On the outskirts of Skopje, the bus stopped and a few people got off. There was an elderly lady and a young boy on the back seat who got off but before she did she went into my black bin bag and grab this package which look like drugs with cling fling wrapped around it. Was it cannabis, weed, other stuff…god knows. I never touched the stuff in my life. She buggered off the coach and then it dawned on me that if the dogs found the drugs during the checks, I would have been arrested. Rule number one of international bus travel now, don’t have a bin bag next to you.
Welcome to Skopje I said. Later on that afternoon after checking into an apartment, it was time to discover the city in such a short time. Stone Bridge, Mother Teresa statue, big square, a fancy looking Bazaar, 10p ice lollies, the city was pretty cool.
However that wasn’t the reason I came here. Ok, the city is charming, I liked it and glad I saw it but there is one mountain I always wanted to hike up. Not sure why. It’s not massive. It’s not spectacular, all I remember at the time when I was looking into this trip was going to a mountain called Vodno. It sounded like a place in the Pacific Ocean. The next day I was to hike this with my best buddy, Ollie.
It was an early start, however we kinda slept in most of the morning and was quite a far distance from the bottom of the mountain which lies on the southern edge of Skopje. We had to cheat a little and grab a taxi to the Saint Pantelejmon Monastery (Gorno Nerezi). This small but beautiful 12th century Byzantine church is dedicated to the patron saint of physicians. I wanted to have a sneak peak inside but the doors were closed. Nobody was home. It was time to start the hike.
We walked up this path and for some reason the path got narrower and narrower and before we knew it, we were walking right on the edge of a mountain cliff for about 500 meters. It was crazy. Was this a path that never got used because it was so dangerous? To be honest I was getting a bit worried because a slip or a trip and I would be stranded. We were nowhere near buildings, a road and our cellphones didn’t pick up a signal in this country. However we managed to carry on, climb over huge rocks until we found a road. Which way shall we go we both asked each other. The direction where we can see the tarmac going up. And it was up we went.
It wasn’t long until we were at the summit. Here at 1066 meters (that’s a horrible number to write as it was the only time the Brits got invaded by a foreign nation after losing the Battle of the Hastings), we saw the latest tourist landmark to be put up by the government, the Millennium Cross which is one of the biggest Christian Crosses in the world. However, the locals hate it. We basked in the mid-summer sunshine for a while, taking in the breathtaking views of the Macedonian capital down below.
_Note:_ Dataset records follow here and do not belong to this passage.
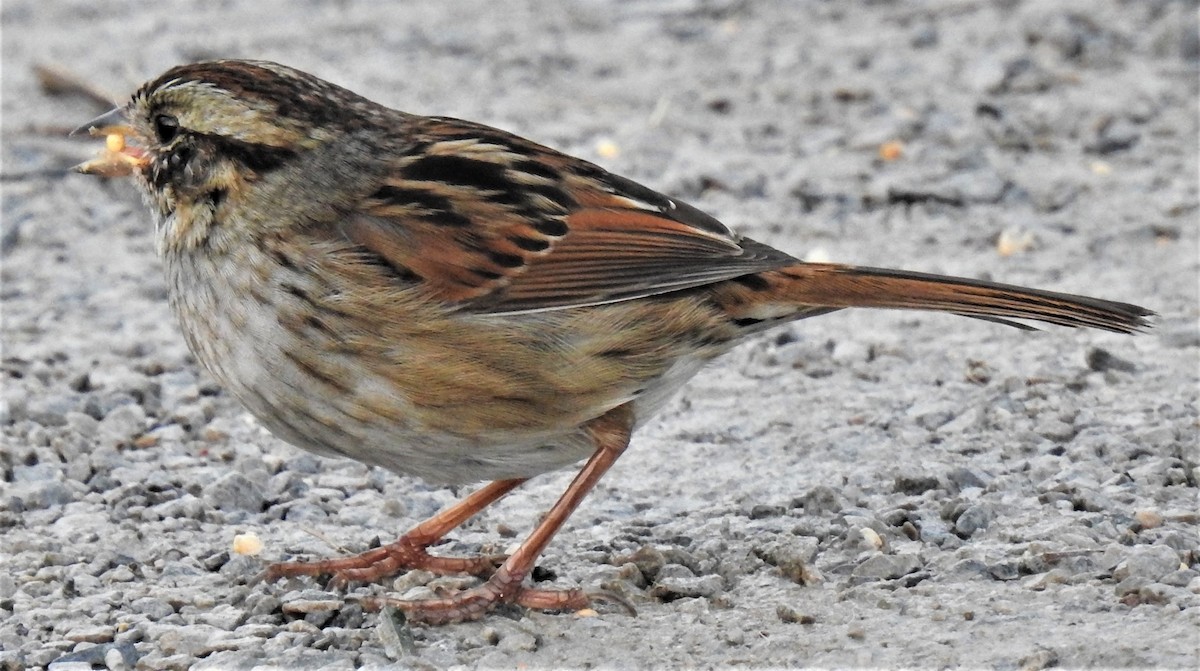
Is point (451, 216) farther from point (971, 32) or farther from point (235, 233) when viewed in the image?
point (971, 32)

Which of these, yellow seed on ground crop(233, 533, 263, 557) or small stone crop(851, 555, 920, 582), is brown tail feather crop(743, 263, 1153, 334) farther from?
yellow seed on ground crop(233, 533, 263, 557)

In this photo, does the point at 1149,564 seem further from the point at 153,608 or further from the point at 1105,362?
the point at 153,608

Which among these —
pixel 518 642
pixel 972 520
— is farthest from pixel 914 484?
pixel 518 642

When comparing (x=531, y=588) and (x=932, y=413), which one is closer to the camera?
(x=531, y=588)

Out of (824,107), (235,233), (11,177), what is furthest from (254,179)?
(824,107)

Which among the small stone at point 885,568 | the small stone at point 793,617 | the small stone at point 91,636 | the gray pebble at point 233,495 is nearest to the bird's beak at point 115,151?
the gray pebble at point 233,495

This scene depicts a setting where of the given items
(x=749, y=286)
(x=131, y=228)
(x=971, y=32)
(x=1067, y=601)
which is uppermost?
(x=971, y=32)
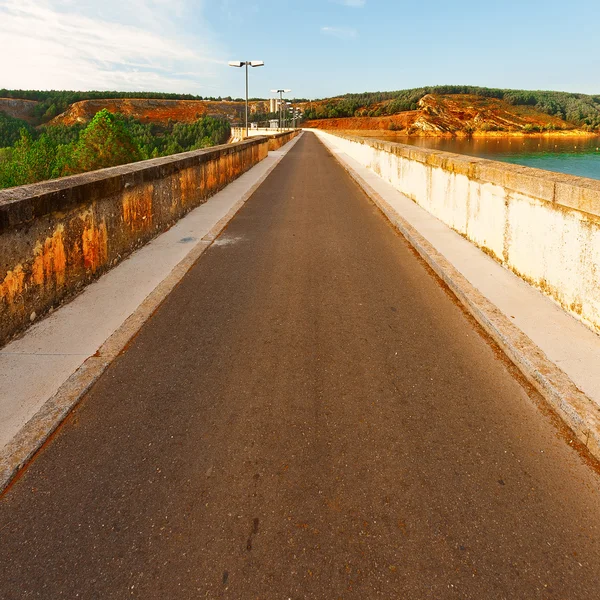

To be honest, after that minor mishap with the path on the way up, the hike was actually pretty uneventful. We walked down the road we hiked up but carried on all the way to the city centre before making our way to the apartment. It probably took us about 60-90 minutes to walk down, it was a brisk walk. At the bottom, cheap beer awaited us and we were happy with the short hike despite sleeping in that morning.